→ Data excerpts
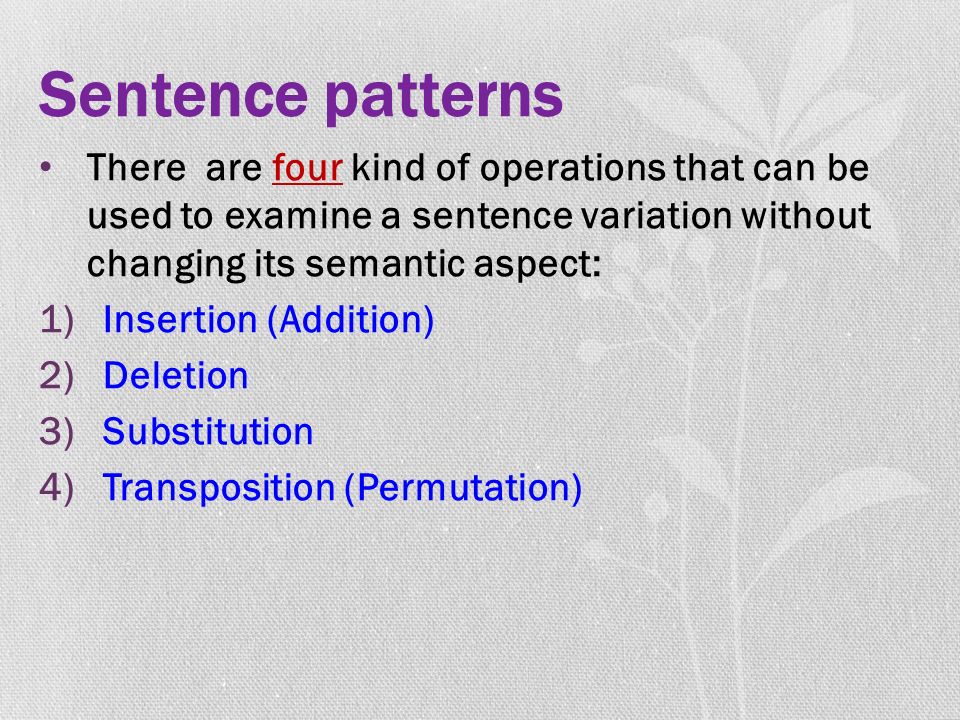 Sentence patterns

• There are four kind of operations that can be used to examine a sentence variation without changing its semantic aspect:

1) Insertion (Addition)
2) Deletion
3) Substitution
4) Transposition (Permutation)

--

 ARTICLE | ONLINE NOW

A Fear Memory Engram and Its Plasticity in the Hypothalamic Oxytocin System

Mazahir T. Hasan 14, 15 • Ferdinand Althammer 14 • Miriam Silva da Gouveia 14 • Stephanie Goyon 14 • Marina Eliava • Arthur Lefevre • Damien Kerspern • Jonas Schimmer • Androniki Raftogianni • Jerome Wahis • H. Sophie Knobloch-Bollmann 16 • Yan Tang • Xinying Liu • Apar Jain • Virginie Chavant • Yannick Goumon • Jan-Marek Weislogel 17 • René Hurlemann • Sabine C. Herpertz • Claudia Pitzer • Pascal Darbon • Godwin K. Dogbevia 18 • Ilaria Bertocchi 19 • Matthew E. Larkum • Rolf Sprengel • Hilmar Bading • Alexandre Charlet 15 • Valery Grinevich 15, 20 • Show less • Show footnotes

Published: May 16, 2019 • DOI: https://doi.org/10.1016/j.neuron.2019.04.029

→ Problem description
Set down, exactly as written above, each line from the one with "Sentence patterns" through the one with "4) Transposition (Permutation)", and skip the pictures.

→ Result of the exercise
 Sentence patterns

• There are four kind of operations that can be used to examine a sentence variation without changing its semantic aspect:

1) Insertion (Addition)
2) Deletion
3) Substitution
4) Transposition (Permutation)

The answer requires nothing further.